Effciency in processing CPU instructions, for CPU design, lies in making the CPU instructions the same number of bits, and such principles apply in architectures such as MIPS, PPC, ARM, etc.

Name: Anonymous 2006-04-26 11:00

>>30
Yeah, all opcodes were 8 bits long on a 6502 (and variants), but most of the useful ones had one or two parameter bytes after that. And then there were the shift and rotate instructions.

Name: Anonymous 2006-04-26 14:40

No idea what anyone is talking about.  I'm planning on majoring in computer science, though.  Will they teach me this kind of stuff, or shove more Java down my throat?
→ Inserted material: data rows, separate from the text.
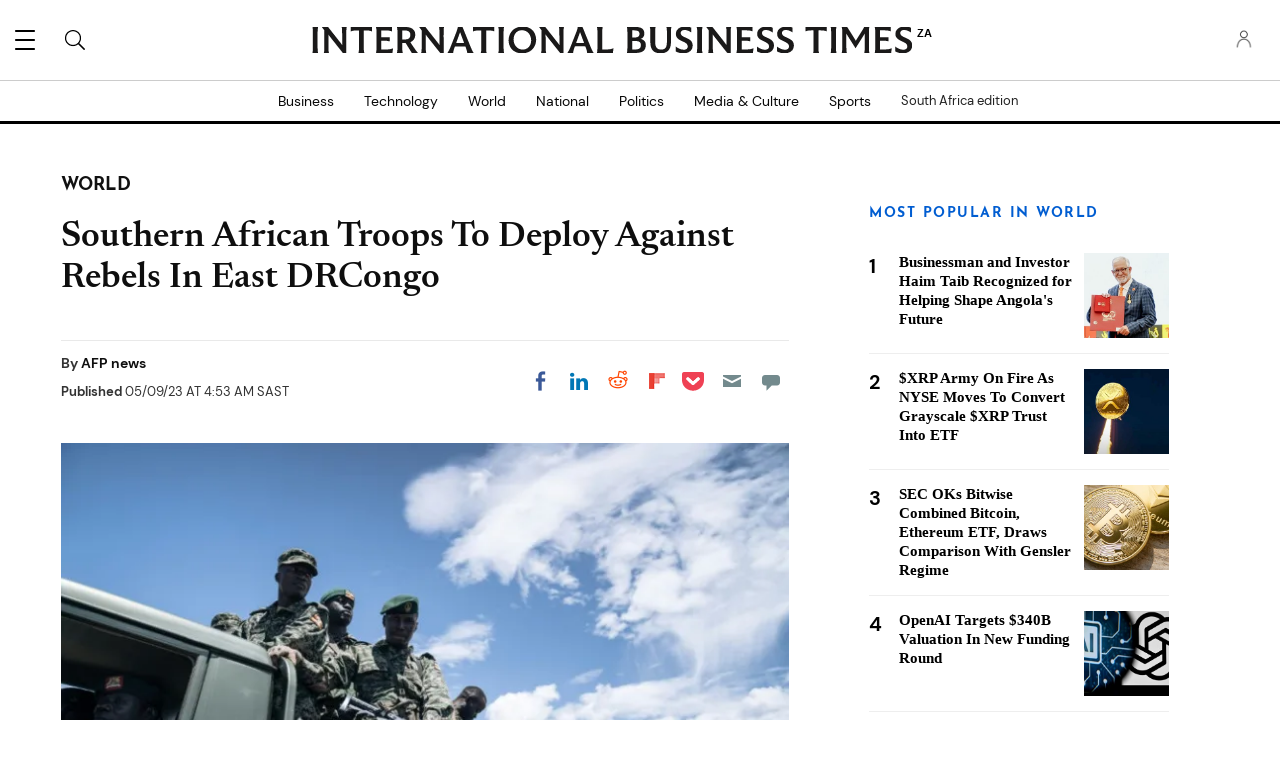

--- FILE ---
content_type: image/svg+xml
request_url: https://g.ibtimes.co.za/www/images/icon_search.svg
body_size: 144
content:
<?xml version="1.0" encoding="utf-8"?>
<!-- Generator: Adobe Illustrator 25.4.1, SVG Export Plug-In . SVG Version: 6.00 Build 0)  -->
<svg version="1.1" id="Layer_1" xmlns="http://www.w3.org/2000/svg" xmlns:xlink="http://www.w3.org/1999/xlink" x="0px" y="0px"
	 viewBox="0 0 32.2 32.2" style="enable-background:new 0 0 32.2 32.2;" xml:space="preserve">
<g>
	<path d="M-0.1,13c0,7.2,5.8,13,13,13c3.1,0,5.9-1.1,8.2-2.9l8.6,8.6c0.5,0.5,1.4,0.5,2,0s0.5-1.4,0-2L23,21.2
		c1.8-2.2,2.9-5.1,2.9-8.2c0-7.2-5.8-13-13-13C5.7,0-0.1,5.8-0.1,13z M1.9,13c0-6.1,4.9-11,11-11s11,4.9,11,11s-4.9,11-11,11
		S1.9,19.1,1.9,13z"/>
</g>
</svg>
Name: Anonymous 2006-04-26 19:36

>>32
Depends on what kind of uni you go to.

Name: Anonymous 2006-04-27 2:51

Oh yeah, forgot about ROR, ROL, ASL, and LSR

Name: Anonymous 2009-01-14 4:22

>>34
They operate on bytes and words.

Name: HAXUS THE SAGE 2011-10-07 0:32

Not /prog/ related. GTFO!

Name: Anonymous 2011-10-07 13:14

>>35
Bytes only.

Name: VIPPER 2011-10-08 8:19

byte
u mena ``octet''

Name: FrozenVoid 2011-10-08 8:25

>Why don't modern operating systems use instructions that are only a few bits rather than bytes?  You'd be doing the same operations at 1/8 the scale.
They do actually, its called microops(uops), and opcodes are decoded to be reassmbled as uops inside the CPU pipeline.
http://abinstein.blogspot.com/2007/05/decoding-x86-from-p6-to-core-2.html

Name: Anonymous 2011-10-08 10:38

>>39
They could have easily used SEXPs instead.

Name: Anonymous 2011-10-08 11:24

>>6
Why oh why do everyone keep bringing up FFs huge memory usage? It's in the past, now chrome is the king of memory usage.

Name: Anonymous 2011-10-08 14:30

>>41
Just wait 'til they finally release a 64bit version.